Selon les estimations officielles, il y aurait 60 000 femmes enceintes parmi les deux millions de déplacés. Afin de faciliter l'accès aux soins primaires, MSF donne des consultations et dispense notamment des soins prénatals et materno-infantiles dans deux camps de déplacés et sur quatorze sites dans des zones où les personnes déplacées vivent chez l'habitant. Chaque semaine, entre 2 950 et 3 200 consultations sont données dans les districts de Mardan, du Lower Dir, de Peshawar, de Charsadda et de Manshera.

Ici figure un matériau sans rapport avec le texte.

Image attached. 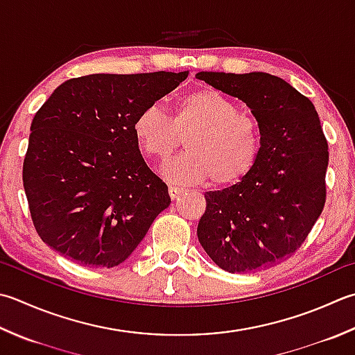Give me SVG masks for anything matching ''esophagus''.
Instances as JSON below:
<instances>
[{
    "instance_id": "34e87169",
    "label": "esophagus",
    "mask_w": 355,
    "mask_h": 355,
    "mask_svg": "<svg viewBox=\"0 0 355 355\" xmlns=\"http://www.w3.org/2000/svg\"><path fill=\"white\" fill-rule=\"evenodd\" d=\"M168 191H169L171 198L175 200V198H178L184 192V187H180V186H175V184H169L168 186Z\"/></svg>"
}]
</instances>
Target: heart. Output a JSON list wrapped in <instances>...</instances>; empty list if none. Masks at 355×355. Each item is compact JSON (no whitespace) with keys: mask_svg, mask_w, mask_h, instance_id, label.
I'll list each match as a JSON object with an SVG mask.
<instances>
[{"mask_svg":"<svg viewBox=\"0 0 355 355\" xmlns=\"http://www.w3.org/2000/svg\"><path fill=\"white\" fill-rule=\"evenodd\" d=\"M132 130L143 154L158 162L168 159L184 138L187 150L163 166V175L180 184L209 178L215 186L237 183L252 171L263 143L259 118L215 89L184 95L171 116L158 106L144 107Z\"/></svg>","mask_w":355,"mask_h":355,"instance_id":"1","label":"heart"}]
</instances>
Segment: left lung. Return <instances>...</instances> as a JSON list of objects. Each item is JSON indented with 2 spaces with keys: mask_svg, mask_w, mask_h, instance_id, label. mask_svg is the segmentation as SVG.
Masks as SVG:
<instances>
[{
  "mask_svg": "<svg viewBox=\"0 0 355 355\" xmlns=\"http://www.w3.org/2000/svg\"><path fill=\"white\" fill-rule=\"evenodd\" d=\"M198 80L237 96L259 118L260 157L241 182L205 193L200 245L227 272H254L294 255L326 201L329 152L314 104L265 72H200Z\"/></svg>",
  "mask_w": 355,
  "mask_h": 355,
  "instance_id": "left-lung-1",
  "label": "left lung"
}]
</instances>
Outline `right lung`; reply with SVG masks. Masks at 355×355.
Wrapping results in <instances>:
<instances>
[{
  "instance_id": "right-lung-1",
  "label": "right lung",
  "mask_w": 355,
  "mask_h": 355,
  "mask_svg": "<svg viewBox=\"0 0 355 355\" xmlns=\"http://www.w3.org/2000/svg\"><path fill=\"white\" fill-rule=\"evenodd\" d=\"M189 72L94 73L53 90L31 124L23 184L47 246L87 268H114L171 205L132 130Z\"/></svg>"
}]
</instances>
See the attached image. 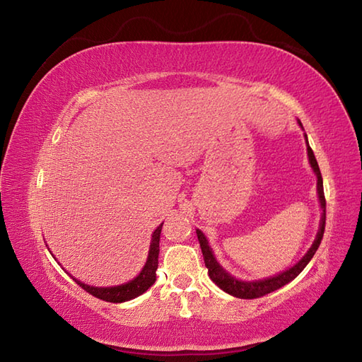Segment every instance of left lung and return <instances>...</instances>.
<instances>
[{
    "label": "left lung",
    "mask_w": 362,
    "mask_h": 362,
    "mask_svg": "<svg viewBox=\"0 0 362 362\" xmlns=\"http://www.w3.org/2000/svg\"><path fill=\"white\" fill-rule=\"evenodd\" d=\"M298 124L302 126V122L298 121ZM306 138V135H305ZM306 144H308V138H306ZM306 151H308V158H310V165L313 168V171L316 173L317 175V194H319V202H320V209H322V218H320V226H319V232L316 240H314L313 245L310 247V250L305 253L303 258L296 263L292 267H289L288 271H284L281 274H276L274 276H269V279L264 280H255V281H241L236 280L235 276L230 275L226 269H222V266L218 263L216 258L213 255V250L209 245V241H206L205 235L201 232V230H196L197 233V240L199 244H201L202 249V255H204V261L205 266L209 269V275L210 279L218 284V286L226 291L227 294L238 297V298H258L263 297L269 292H274L276 289H280L284 284H288L289 281H292L296 276L303 271L306 267V264L310 263L311 258L314 257V253L319 249L322 238H324V232H325V209H327V202H325V194H324V182H322V174L320 169L317 165V160L314 157V152L310 148V144L306 146Z\"/></svg>",
    "instance_id": "left-lung-1"
}]
</instances>
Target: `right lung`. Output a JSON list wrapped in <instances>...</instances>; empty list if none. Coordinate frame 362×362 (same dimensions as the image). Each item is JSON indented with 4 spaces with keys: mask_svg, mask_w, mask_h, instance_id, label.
I'll return each mask as SVG.
<instances>
[{
    "mask_svg": "<svg viewBox=\"0 0 362 362\" xmlns=\"http://www.w3.org/2000/svg\"><path fill=\"white\" fill-rule=\"evenodd\" d=\"M161 226L163 224H160L156 228V232L152 233L148 261H146L143 271L138 274L134 280H130L129 283H124V284H119V286H112V288L90 286V284H86L76 279H73V280L78 283L82 289H86L88 294L95 296L101 300H105V302H110V303H122V302H127V300H132L138 296H141L143 292L148 291L152 284L156 283V271L158 267V252H160L158 245H160Z\"/></svg>",
    "mask_w": 362,
    "mask_h": 362,
    "instance_id": "add662e5",
    "label": "right lung"
}]
</instances>
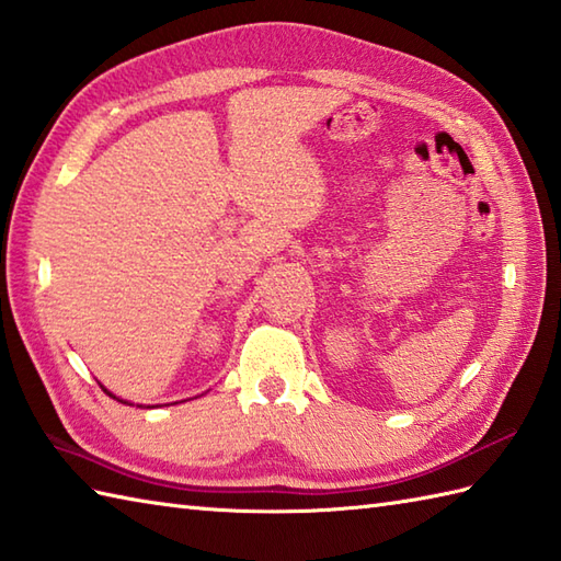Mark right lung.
I'll return each instance as SVG.
<instances>
[{
    "label": "right lung",
    "instance_id": "right-lung-1",
    "mask_svg": "<svg viewBox=\"0 0 561 561\" xmlns=\"http://www.w3.org/2000/svg\"><path fill=\"white\" fill-rule=\"evenodd\" d=\"M99 385H101V382H99ZM101 390H104V392H106L108 397H113V399H118V402H121V404H130V402H125V399H121V397H116V394H113L111 390H106V387H104V385H101ZM130 407H133V404H130ZM137 407H142V404H137Z\"/></svg>",
    "mask_w": 561,
    "mask_h": 561
}]
</instances>
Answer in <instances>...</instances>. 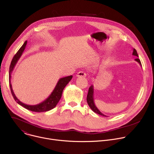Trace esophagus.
<instances>
[{
  "label": "esophagus",
  "instance_id": "1",
  "mask_svg": "<svg viewBox=\"0 0 154 154\" xmlns=\"http://www.w3.org/2000/svg\"><path fill=\"white\" fill-rule=\"evenodd\" d=\"M77 77H86V73L85 72H84V71H80V72H79L77 74Z\"/></svg>",
  "mask_w": 154,
  "mask_h": 154
}]
</instances>
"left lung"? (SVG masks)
<instances>
[{
    "label": "left lung",
    "mask_w": 154,
    "mask_h": 154,
    "mask_svg": "<svg viewBox=\"0 0 154 154\" xmlns=\"http://www.w3.org/2000/svg\"><path fill=\"white\" fill-rule=\"evenodd\" d=\"M132 55L133 56H136L137 57L138 56V54L137 53V51L135 49H133V53H132ZM136 61H137V63H139V64L140 66L141 65V63L140 61V59L137 58L135 59ZM94 86L93 85H91L89 87L88 89V94H87V103L88 105V106H90V108L91 109V110L93 111L94 112H96V113L100 115L101 116H106V115H103L102 112H100V111L97 108V107L95 106V103H94Z\"/></svg>",
    "instance_id": "8db88e82"
}]
</instances>
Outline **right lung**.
Wrapping results in <instances>:
<instances>
[{
  "instance_id": "add662e5",
  "label": "right lung",
  "mask_w": 154,
  "mask_h": 154,
  "mask_svg": "<svg viewBox=\"0 0 154 154\" xmlns=\"http://www.w3.org/2000/svg\"><path fill=\"white\" fill-rule=\"evenodd\" d=\"M26 43H27V41H26V42L24 43V44L22 45V46L20 48L19 50L17 51V53H16V54L14 56V57L12 60L11 64H10V68H9V85L10 87V90H11L12 96L14 100L16 101L17 103H18L20 105L22 106L25 108L32 111H35V112L48 111L53 109L57 105L61 97H62V94H63L64 88L71 80V79H72V75H70V76H67V77L60 79L57 82V83L54 90L53 91L52 93H51V94L45 101L42 102V103H40L36 105H28L22 103V102L20 101L15 96L12 89L11 80H10V79H11V74L12 72V71L16 64L17 63L18 60H19L20 57L22 56L23 51L25 49Z\"/></svg>"
}]
</instances>
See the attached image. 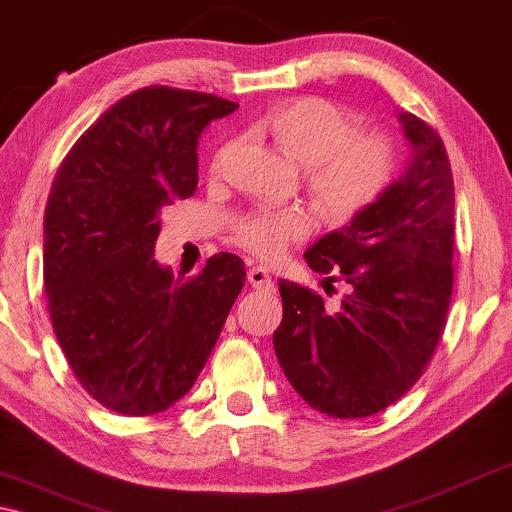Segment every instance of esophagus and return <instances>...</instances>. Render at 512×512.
I'll list each match as a JSON object with an SVG mask.
<instances>
[{
    "label": "esophagus",
    "instance_id": "obj_1",
    "mask_svg": "<svg viewBox=\"0 0 512 512\" xmlns=\"http://www.w3.org/2000/svg\"><path fill=\"white\" fill-rule=\"evenodd\" d=\"M247 279H249V284L254 286V289H265V291L272 289V275L265 268H261V265H256V268H249Z\"/></svg>",
    "mask_w": 512,
    "mask_h": 512
}]
</instances>
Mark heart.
<instances>
[{"mask_svg":"<svg viewBox=\"0 0 512 512\" xmlns=\"http://www.w3.org/2000/svg\"><path fill=\"white\" fill-rule=\"evenodd\" d=\"M261 130L291 163L305 167V193L328 223H345L368 209L394 172L389 139L354 130L338 104L321 97H293L261 118ZM310 233L300 209L251 212L235 223V242L261 258H275Z\"/></svg>","mask_w":512,"mask_h":512,"instance_id":"1","label":"heart"}]
</instances>
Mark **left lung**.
Listing matches in <instances>:
<instances>
[{
	"label": "left lung",
	"mask_w": 512,
	"mask_h": 512,
	"mask_svg": "<svg viewBox=\"0 0 512 512\" xmlns=\"http://www.w3.org/2000/svg\"><path fill=\"white\" fill-rule=\"evenodd\" d=\"M410 163L347 226L305 251L319 275L352 286L338 310L279 282L284 317L272 345L307 405L338 419L370 417L408 394L443 335L454 282V179L438 132L398 114Z\"/></svg>",
	"instance_id": "obj_1"
}]
</instances>
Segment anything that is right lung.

«Les déplacés ont besoin de parler»

« La gale, des infections respiratoires et des douleurs sur l'ensemble du corps sont les principaux problèmes médicaux rencontrés jusqu'à présent », explique Anja Braune, infirmière de MSF responsable des soins médicaux primaires dans les environs de Peshawar. « Les enfants de moins de cinq ans et les femmes enceintes sont particulièrement vulnérables. Je vois tous les jours des patients qui ont besoin de soins médicaux. Mais par-dessus tout, il existe un grand besoin chez les personnes déplacées, notamment chez les femmes, de parler des traumatismes qu'elles ont subis lorsqu'elles ont fui les violences. »
MSF distribue également des biens de première nécessité, notamment des tentes, des matelas, des couvertures, des kits d'hygiène, et des ustensiles de cuisine aux familles déplacées à Mardan, Peshawar et dans le Lower Dir. En mai, plus de 2 000 kits de biens de première nécessité ont été distribués aux familles déplacées vivant dans des camps improvisés ou chez l'habitant. MSF gère également trois camps dans le Lower Dir et à Mardan, couvrant la plupart des besoins de base de plus de 11 000 personnes en termes d'abris, de biens de première nécessité, d'approvisionnement en eau et en équipements sanitaires.
Ailleurs dans le pays, MSF gère également des programmes médicaux au Balouchistan, dans la région du Kuram Agency et dans le district de Manshera.
Au Pakistan, MSF n'accepte aucun don provenant de gouvernement ou de bailleurs de fonds. MSF n'utilise que des dons privés provenant du grand public pour mener ses activités.